▶ Study text:

Friday, April 13, 2012

The wedding of the second sibling

So I started looking back over this blog (yes, I am that bored) and I thought it was kinda sweet how my younger self used to write little updates on all that was happening, even though my life seems to comprise only of emo song lyrics, attempts at arty pictures, and anecdotes of how messy my bedroom is. So, it's been a while and I suppose there are a few things that are kinda of actually worth mentioning...

...like my sister's wedding?

Yes, believe it my friends, my little sister (height wise that is) is married to a man who is a rather good catch.

I got to play bridesmaid again, and in keeping with tradition, I got so horrendously drunk that Jade had to put me to bed. But I'm jumping the gun here... I should go back to the start.


The wedding of the second sibling

It was like some giant, universal shape selector had scoured Great Britain in search of humans that fitted the genetic criteria of a Sweeney, myself included, and had delivered them all to a hotel (of a standard above Travelodge but not quite Hilton) where we attempted to make smalltalk, despite some of us having never even met (or not seen for over a decade). So you can picture the scene, a motley crew of humans all with the common feature that is DNA, and a shared interest of seeing one of our own be married off.

Me and Jade were supposed to be sharing an air bed on my sister's floor that night, but we scored and upgrade to a hotel room. So we did the wise thing and retired early to our cosy room. Ha, yea right, actually we stayed up gossiping with my cousin until the wee hours and eventually tipsily fell into bed and then felt like death the next day having to jump in a taxi after only 4 hours sleep.

Anyway, at my sister's house all was surprisingly calm, my hair got tamed by the hairdresser and luckily my dress still fitted despite my recent Easter Egg consumption.

A lovely service in the church, where I talked to lots of people as though they were old friends even though I had no idea who they were, and it was all very beautiful as Claire left behind the single life.

Skip forward and we are at the reception. 3 bottles of wine later and it's all a bit of a blur. I seem to remember telling my sister how much I loved her (I mean, a long, heartfelt, slurred speech), Andy telling me how he is now my brother, and me agreeing with Claire that she was to Facebook poke me once she'd managed to shed her V cards (yes, I certainly know how to lower the tone of a wedding!).

I danced. A lot. I requested about a hundred songs from the DJ. Then apparently I staggered around the lobby before getting a taxi back to my sister's, although I don't recollect these things I'm told.

The next morning, looking like death, I appeared back at the hotel and ate a fish finger sandwich (you know you're still drunk when...) then eventually went home while Claire was already halfway to New York.

That is as abridged as I can mange.

Saturday, January 21, 2012

time


Time, it’s all about time. Live revolves around it, it dictates everything. We live by the clock, we can’t speed it up and we can’t slow it down. The ticking never stops; the hands never stop moving. We have too much of it, but we don’t have enough of it. Every breath we take finds itself on some never-ending timeline that extends from the moment the cells form into a foetus to the moment our cells re-join the earth as dust. And even then, we only slot into one much bigger and greater timeline of which our humble hours on this earth only impinge as much as we allow ourselves to achieve. Time stops for no one.

▶ What the task requires: Sum up the blog text in two sentences. Work only from the blog text.

▶ Saved data entries:
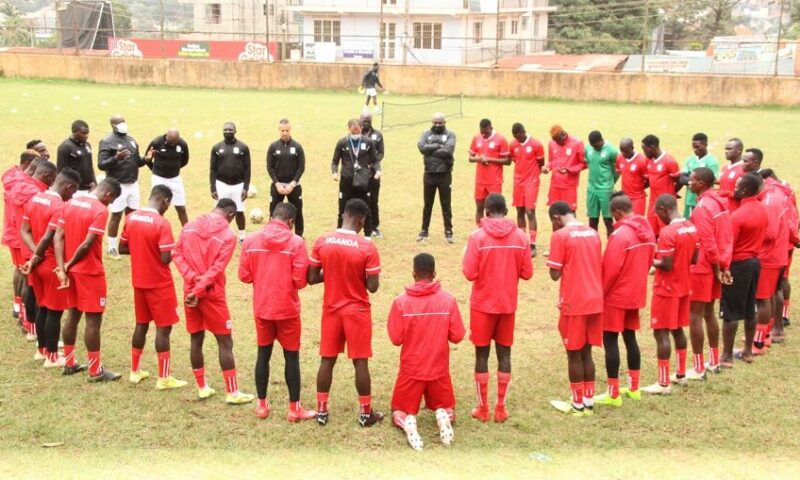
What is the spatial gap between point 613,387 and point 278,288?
11.7 ft

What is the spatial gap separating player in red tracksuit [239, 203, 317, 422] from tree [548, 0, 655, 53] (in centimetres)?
5591

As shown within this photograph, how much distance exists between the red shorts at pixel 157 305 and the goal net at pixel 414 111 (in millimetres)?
20315

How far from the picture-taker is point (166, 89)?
39531mm

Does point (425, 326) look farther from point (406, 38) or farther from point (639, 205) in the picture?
point (406, 38)

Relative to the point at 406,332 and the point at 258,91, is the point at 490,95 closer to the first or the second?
the point at 258,91

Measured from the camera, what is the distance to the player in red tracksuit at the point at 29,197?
32.9 ft

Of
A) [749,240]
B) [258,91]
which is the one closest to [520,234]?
[749,240]

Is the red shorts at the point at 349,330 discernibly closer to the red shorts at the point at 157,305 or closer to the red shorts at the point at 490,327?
the red shorts at the point at 490,327

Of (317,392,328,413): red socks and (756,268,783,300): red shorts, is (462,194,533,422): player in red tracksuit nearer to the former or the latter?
(317,392,328,413): red socks

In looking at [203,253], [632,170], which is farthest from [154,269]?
[632,170]

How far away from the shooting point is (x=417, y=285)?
773 centimetres

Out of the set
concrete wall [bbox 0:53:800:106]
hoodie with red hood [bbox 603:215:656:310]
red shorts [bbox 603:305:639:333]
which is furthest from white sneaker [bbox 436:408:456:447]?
concrete wall [bbox 0:53:800:106]

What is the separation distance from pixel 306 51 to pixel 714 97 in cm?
2694

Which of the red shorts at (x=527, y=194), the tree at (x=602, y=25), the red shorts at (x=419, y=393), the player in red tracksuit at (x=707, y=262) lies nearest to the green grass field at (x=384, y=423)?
the red shorts at (x=419, y=393)
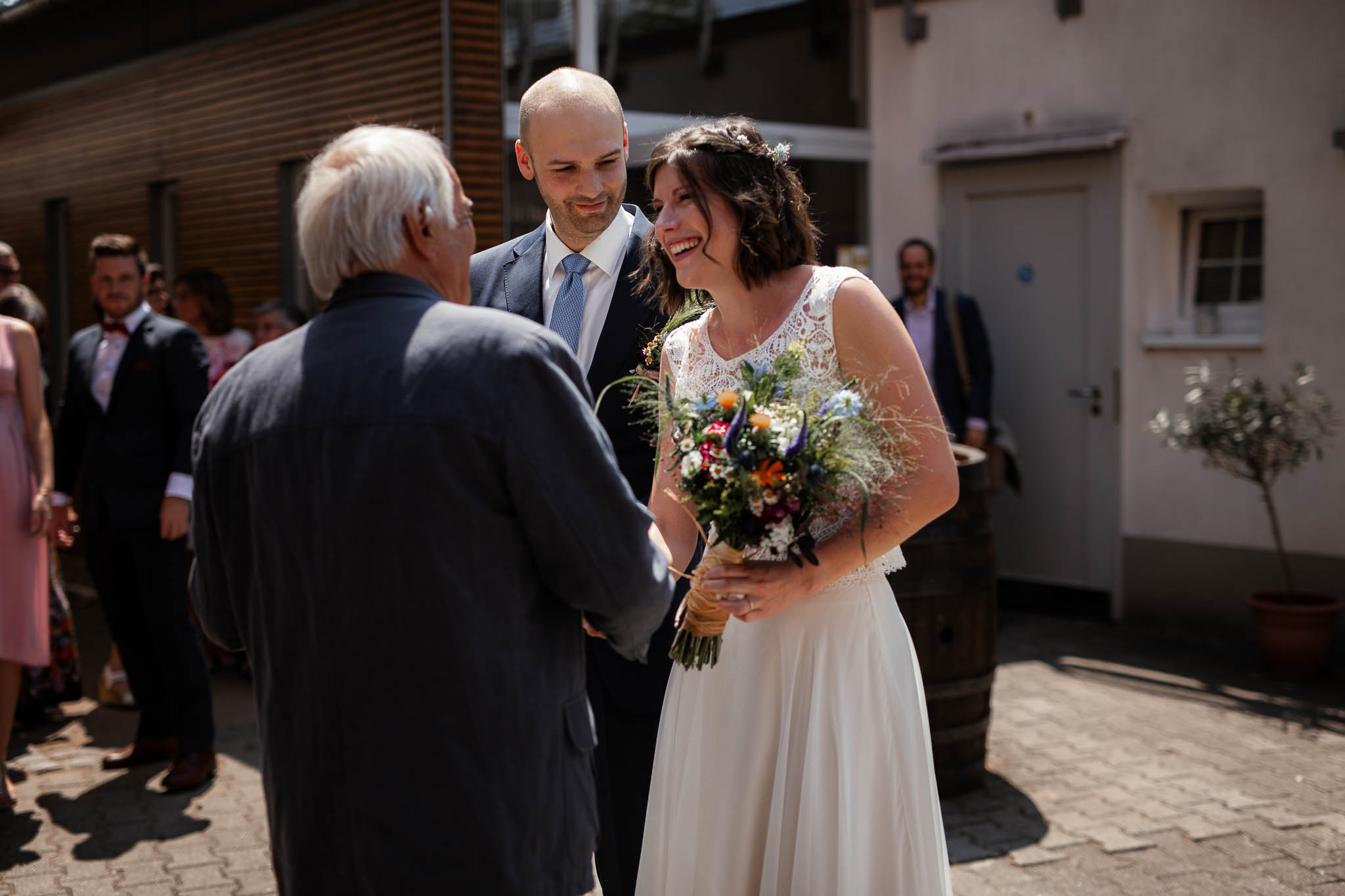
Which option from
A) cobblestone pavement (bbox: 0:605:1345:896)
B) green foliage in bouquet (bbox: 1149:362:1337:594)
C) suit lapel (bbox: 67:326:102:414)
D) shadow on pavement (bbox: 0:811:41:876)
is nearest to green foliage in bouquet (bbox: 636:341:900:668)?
cobblestone pavement (bbox: 0:605:1345:896)

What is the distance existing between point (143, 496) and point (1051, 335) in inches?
223

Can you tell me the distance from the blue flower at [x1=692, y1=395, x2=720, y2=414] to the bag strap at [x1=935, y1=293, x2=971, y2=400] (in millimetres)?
5834

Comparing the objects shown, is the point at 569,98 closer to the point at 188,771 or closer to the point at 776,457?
the point at 776,457

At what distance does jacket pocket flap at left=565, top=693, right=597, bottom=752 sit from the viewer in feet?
6.29

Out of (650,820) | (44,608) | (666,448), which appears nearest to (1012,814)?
(650,820)

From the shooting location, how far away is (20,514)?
4953 millimetres

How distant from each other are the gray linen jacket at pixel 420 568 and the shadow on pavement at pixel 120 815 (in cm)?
318

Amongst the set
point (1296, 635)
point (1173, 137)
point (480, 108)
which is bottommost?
point (1296, 635)

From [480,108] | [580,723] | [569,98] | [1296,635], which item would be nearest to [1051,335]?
[1296,635]

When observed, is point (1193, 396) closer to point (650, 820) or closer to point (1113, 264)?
point (1113, 264)

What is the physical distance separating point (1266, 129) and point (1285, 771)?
384 cm

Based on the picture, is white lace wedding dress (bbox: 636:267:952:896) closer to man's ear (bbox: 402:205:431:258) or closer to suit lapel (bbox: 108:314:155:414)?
man's ear (bbox: 402:205:431:258)

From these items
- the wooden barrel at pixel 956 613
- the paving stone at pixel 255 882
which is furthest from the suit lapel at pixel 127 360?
the wooden barrel at pixel 956 613

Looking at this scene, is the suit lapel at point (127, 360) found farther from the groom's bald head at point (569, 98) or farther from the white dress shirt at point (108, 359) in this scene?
the groom's bald head at point (569, 98)
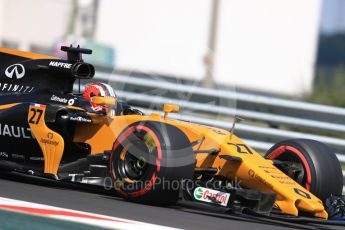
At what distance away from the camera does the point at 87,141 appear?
925cm

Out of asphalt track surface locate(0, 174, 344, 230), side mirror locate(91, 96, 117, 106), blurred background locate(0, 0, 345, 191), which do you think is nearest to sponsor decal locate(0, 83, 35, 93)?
side mirror locate(91, 96, 117, 106)

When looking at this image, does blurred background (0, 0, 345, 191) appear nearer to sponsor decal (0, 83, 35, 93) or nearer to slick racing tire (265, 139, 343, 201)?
sponsor decal (0, 83, 35, 93)

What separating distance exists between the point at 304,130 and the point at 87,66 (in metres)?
5.05

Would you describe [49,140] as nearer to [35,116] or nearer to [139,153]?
[35,116]

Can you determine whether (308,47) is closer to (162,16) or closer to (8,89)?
(162,16)

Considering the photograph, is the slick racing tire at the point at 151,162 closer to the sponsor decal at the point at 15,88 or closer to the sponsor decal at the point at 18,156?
the sponsor decal at the point at 18,156

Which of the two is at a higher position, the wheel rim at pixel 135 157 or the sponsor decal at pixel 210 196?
the wheel rim at pixel 135 157

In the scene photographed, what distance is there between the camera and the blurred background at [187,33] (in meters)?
46.0

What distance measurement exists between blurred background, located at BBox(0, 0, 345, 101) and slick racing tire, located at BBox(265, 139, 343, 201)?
36.0 m

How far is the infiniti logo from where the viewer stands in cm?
A: 1007

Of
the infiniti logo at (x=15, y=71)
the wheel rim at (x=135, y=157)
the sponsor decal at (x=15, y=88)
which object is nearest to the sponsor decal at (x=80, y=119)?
the wheel rim at (x=135, y=157)

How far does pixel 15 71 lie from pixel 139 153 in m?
2.54

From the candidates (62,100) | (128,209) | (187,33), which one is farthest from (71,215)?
(187,33)

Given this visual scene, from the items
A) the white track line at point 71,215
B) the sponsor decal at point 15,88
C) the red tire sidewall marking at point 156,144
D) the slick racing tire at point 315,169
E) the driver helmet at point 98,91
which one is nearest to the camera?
the white track line at point 71,215
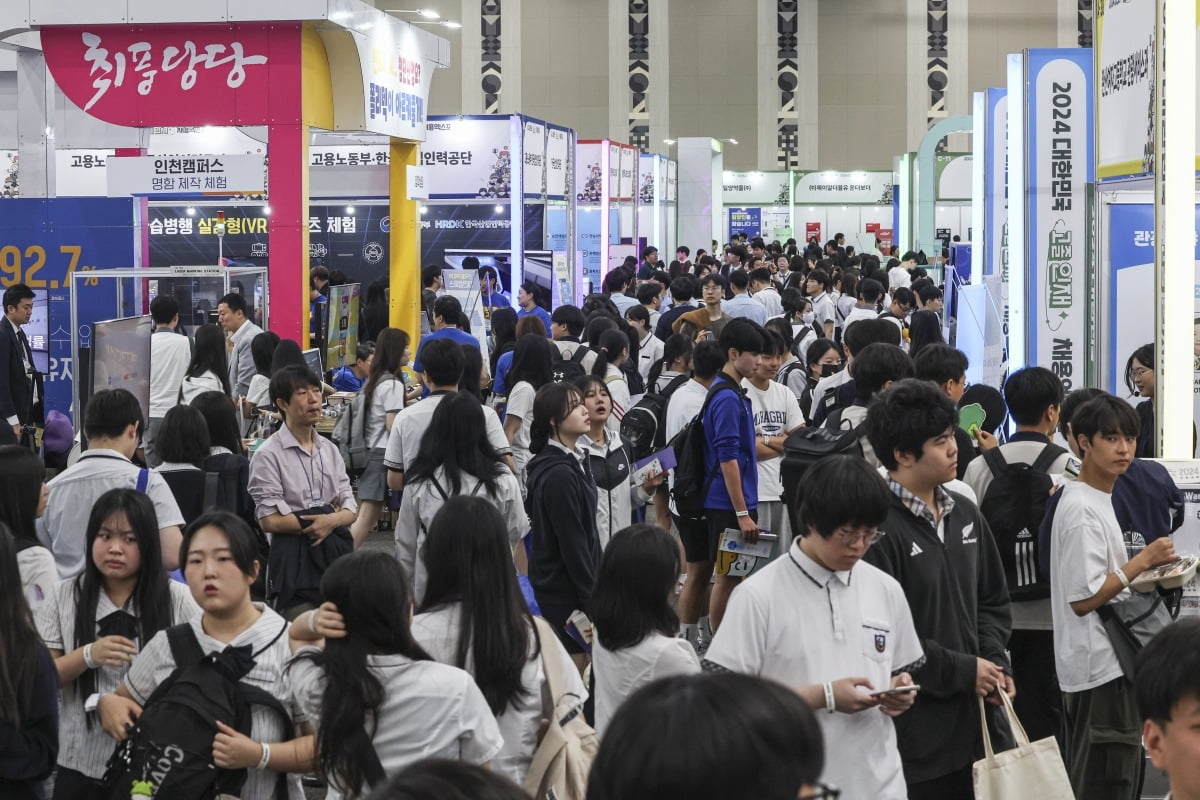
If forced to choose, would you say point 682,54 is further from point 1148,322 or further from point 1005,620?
point 1005,620

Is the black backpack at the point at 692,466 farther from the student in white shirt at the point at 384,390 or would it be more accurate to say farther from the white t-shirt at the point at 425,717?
the white t-shirt at the point at 425,717

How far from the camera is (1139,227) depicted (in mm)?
8148

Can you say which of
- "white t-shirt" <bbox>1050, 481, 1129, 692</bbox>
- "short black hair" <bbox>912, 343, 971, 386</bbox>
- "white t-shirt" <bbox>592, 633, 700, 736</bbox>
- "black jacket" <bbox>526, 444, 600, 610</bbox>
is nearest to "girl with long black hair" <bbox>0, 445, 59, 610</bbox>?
"white t-shirt" <bbox>592, 633, 700, 736</bbox>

▶ Written answer: The writer describes being a bridesmaid at sister Claire's wedding, from staying up late gossiping with a cousin at the hotel to a lovely church service and a reception where three bottles of wine led to lots of dancing and a blurry memory. An earlier post reflects on time, saying that life revolves around it and that it stops for no one.